Mandelstam was the first to be taken. In November 1933 he had written a poem about Stalin which had been read in secret to his friends. It is the simplest, most straightforward, verse he ever wrote, a fact his widow Nadezhda would explain as demonstrating Mandel-stam's concern to make the poem comprehensible and accessible to all. 'It was, to my mind, a gesture, an act that flowed logically from the whole of his life and work… He did not want to die before stating in unambiguous terms what he thought about the things going on around us.'119
We live, deaf to the land beneath us,
Ten steps away no one hears our speeches,
All we hear is the Kremlin mountaineer,
The murderer and peasant-slayer.
His fingers are fat as grubs
And the words, final as lead weights, fall from his lips,
His cockroach whiskers leer
And his boots gleam.
Around him a rabble of thin-necked leaders -
Fawning half-men for him to play with.
They whinny, purr or whine
As he prates and points a finger,
One by one forging his laws, to be flung
Like horseshoes at the head, the eye or the groin.
And every killing is a treat
For the broad-chested Ossete.120
Akhmatova was visiting the Mandelstams in Moscow in May 1934 when the secret police burst into the flat. 'The search went on all night', she wrote in a memoir about Mandelstam. 'They were looking for poetry, and walked across manuscripts that had been thrown out of the trunk. We all sat in one room. It was very quiet. On the other side of the wall, in Kirsanov's flat, a ukulele was playing… They took him away at seven in the morning.'121 During his interrogations in the Lubianka, Mandelstam made no attempt to conceal his Stalin poem (he even wrote it out for his torturers) - for which he might well have expected to be sent straight to the gulags in Siberia. Stalin's resolution, however, was to 'isolate but preserve': at this stage, the poet was more dangerous to him dead than alive.122 The Bolshevik leader Nikolai Bukharin had intervened on Mandelstam's behalf, warning Stalin that 'poets are always right, history is on their side'.123 And Pasternak, though obviously careful not to compromise himself, had done his best to defend Mandelstam when Stalin called him at home on the telephone.124
The Mandelstams were exiled to Voronezh, 400 kilometres south of Moscow, returning to the Moscow region (but still barred from the capital itself) in 1937. Later that autumn, without a place to live, they visited Akhmatova in Leningrad, sleeping on the divan in her room at the Fountain House. During this last visit Akhmatova wrote a poem for Osip Mandelstam, the person whom she thought of almost as her twin. It was about the city they both loved:
Not like a European capital With the first prize for beauty -
But like stifling exile to the Yenisei,
Like a transfer to Chita,
To Ishim, to waterless Irghiz,
To renowned Atbasar,
To the outpost Svobodny,
To the corpse stench of rotting bunks -
So this city seemed to me
On that midnight, pale blue -
This city, celebrated by the first poet,
By us sinners and by you.125
Six months later Mandelstam was re-arrested and sentenced to five years' penal labour in Kolyma, eastern Siberia - in effect a death sentence in view of his poor health. On his way there he passed the Yenisei river, the towns of Chita and Svobodny, and ended up in a camp near Vladivostok, where he died of a heart attack on 26 December 1938.
......
Written exercise 1: In the Mandelstam passage, take the part that opens with the words containing "Mandelstam was the" and closes with "murderer and peasant-slayer.", and write it out again, swapping "mountaineer" for "highlander".
......
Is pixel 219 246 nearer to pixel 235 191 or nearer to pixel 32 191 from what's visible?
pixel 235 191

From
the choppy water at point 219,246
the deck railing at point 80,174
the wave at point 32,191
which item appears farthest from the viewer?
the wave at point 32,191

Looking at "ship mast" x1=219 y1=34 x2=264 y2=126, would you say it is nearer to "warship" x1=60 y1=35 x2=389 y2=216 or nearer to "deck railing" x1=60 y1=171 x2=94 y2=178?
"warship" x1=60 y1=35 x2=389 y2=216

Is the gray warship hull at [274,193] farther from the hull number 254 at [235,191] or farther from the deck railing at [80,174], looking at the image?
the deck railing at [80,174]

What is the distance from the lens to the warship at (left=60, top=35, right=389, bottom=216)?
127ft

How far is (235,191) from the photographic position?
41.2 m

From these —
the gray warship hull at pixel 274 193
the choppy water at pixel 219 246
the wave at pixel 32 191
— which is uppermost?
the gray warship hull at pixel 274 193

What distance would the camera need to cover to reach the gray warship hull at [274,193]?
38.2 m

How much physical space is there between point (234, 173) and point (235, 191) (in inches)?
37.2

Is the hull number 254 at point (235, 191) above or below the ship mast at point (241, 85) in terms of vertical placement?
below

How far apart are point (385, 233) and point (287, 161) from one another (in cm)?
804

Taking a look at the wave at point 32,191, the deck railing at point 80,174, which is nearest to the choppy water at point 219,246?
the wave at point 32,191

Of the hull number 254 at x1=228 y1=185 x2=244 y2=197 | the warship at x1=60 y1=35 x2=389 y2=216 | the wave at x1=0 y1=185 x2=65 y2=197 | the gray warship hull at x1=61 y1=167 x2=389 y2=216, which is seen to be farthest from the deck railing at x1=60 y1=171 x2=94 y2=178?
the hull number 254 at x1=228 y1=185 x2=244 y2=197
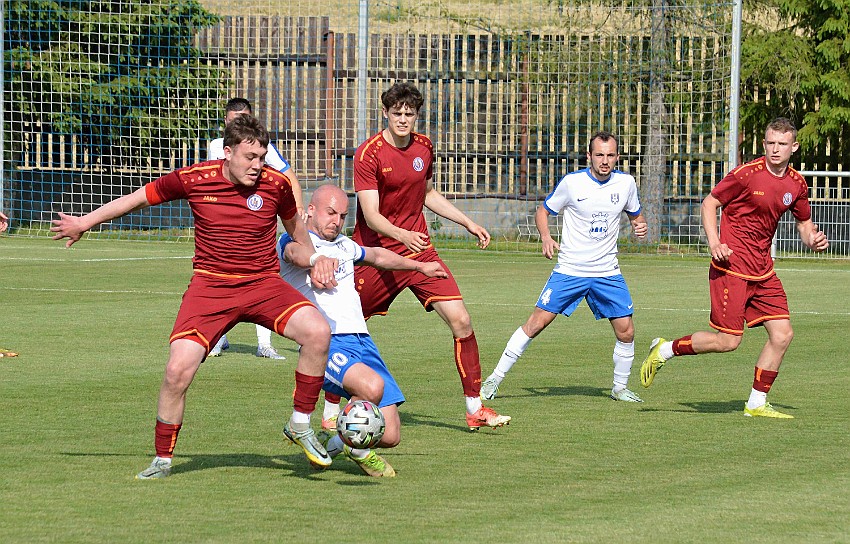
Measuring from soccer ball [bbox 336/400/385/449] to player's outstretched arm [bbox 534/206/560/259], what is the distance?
3.57 metres

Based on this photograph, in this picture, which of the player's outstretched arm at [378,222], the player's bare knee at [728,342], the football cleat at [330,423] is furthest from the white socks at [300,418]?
the player's bare knee at [728,342]

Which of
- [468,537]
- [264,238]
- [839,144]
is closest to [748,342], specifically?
[264,238]

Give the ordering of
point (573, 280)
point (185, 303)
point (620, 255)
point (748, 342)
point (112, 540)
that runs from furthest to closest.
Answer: point (620, 255) → point (748, 342) → point (573, 280) → point (185, 303) → point (112, 540)

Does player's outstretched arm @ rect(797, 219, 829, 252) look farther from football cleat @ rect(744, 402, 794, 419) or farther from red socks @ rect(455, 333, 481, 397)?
red socks @ rect(455, 333, 481, 397)

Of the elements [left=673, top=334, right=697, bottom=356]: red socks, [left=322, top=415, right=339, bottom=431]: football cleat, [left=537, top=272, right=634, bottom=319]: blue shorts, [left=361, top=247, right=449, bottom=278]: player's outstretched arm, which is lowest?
[left=322, top=415, right=339, bottom=431]: football cleat

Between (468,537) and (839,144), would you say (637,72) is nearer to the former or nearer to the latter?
(839,144)

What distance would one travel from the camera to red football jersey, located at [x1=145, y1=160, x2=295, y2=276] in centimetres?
725

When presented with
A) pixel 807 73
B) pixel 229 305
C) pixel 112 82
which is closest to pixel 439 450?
pixel 229 305

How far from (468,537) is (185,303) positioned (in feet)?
7.19

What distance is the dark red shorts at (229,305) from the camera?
7.17 metres

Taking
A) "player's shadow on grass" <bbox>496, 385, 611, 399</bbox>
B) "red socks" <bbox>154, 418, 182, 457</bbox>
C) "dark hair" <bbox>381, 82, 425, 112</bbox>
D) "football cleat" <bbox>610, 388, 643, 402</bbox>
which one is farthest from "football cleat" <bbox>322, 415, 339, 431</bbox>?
"football cleat" <bbox>610, 388, 643, 402</bbox>

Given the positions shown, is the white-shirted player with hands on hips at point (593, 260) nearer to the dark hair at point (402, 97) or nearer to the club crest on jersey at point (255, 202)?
the dark hair at point (402, 97)

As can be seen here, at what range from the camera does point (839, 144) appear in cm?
2841

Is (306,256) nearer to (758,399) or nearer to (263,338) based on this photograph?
(758,399)
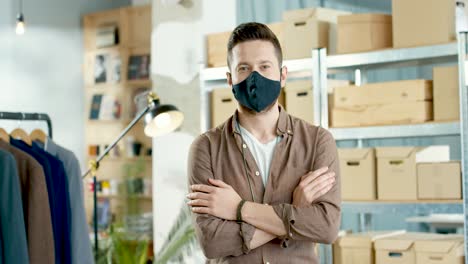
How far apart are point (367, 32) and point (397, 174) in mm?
720

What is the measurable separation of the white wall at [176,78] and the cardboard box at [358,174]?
1747 mm

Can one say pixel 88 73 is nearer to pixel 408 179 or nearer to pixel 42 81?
pixel 42 81

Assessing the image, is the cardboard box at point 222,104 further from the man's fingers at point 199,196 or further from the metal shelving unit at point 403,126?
the man's fingers at point 199,196

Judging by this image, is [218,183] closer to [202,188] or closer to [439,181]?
[202,188]

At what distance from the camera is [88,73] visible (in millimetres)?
8359

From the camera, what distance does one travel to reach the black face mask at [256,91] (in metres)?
2.10

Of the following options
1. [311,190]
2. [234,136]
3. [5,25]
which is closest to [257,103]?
[234,136]

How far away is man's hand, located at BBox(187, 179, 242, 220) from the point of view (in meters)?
2.15

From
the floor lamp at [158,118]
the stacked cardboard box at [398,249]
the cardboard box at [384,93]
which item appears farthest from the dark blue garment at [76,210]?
the cardboard box at [384,93]

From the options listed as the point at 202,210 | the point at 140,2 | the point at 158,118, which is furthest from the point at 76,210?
the point at 140,2

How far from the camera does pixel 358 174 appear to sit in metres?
3.90

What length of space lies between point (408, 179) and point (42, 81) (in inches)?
199

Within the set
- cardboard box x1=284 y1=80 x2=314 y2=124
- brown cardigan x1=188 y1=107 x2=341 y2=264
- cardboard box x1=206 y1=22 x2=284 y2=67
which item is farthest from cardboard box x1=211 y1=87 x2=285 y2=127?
brown cardigan x1=188 y1=107 x2=341 y2=264

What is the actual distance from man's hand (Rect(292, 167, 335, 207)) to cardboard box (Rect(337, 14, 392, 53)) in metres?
......
Written exercise 2: From the entries, copy word for word the part that opens with the line containing "Give the ordering of" and closes with the line containing "Answer: point (620, 255)", both of those lines included.

Written answer 1:
Mandelstam was the first to be taken. In November 1933 he had written a poem about Stalin which had been read in secret to his friends. It is the simplest, most straightforward, verse he ever wrote, a fact his widow Nadezhda would explain as demonstrating Mandel-stam's concern to make the poem comprehensible and accessible to all. 'It was, to my mind, a gesture, an act that flowed logically from the whole of his life and work… He did not want to die before stating in unambiguous terms what he thought about the things going on around us.'119
We live, deaf to the land beneath us,
Ten steps away no one hears our speeches,
All we hear is the Kremlin highlander,
The murderer and peasant-slayer.

Written answer 2:
Give the ordering of
point (573, 280)
point (185, 303)
point (620, 255)
point (748, 342)
point (112, 540)
that runs from furthest to closest.
Answer: point (620, 255) → point (748, 342) → point (573, 280) → point (185, 303) → point (112, 540)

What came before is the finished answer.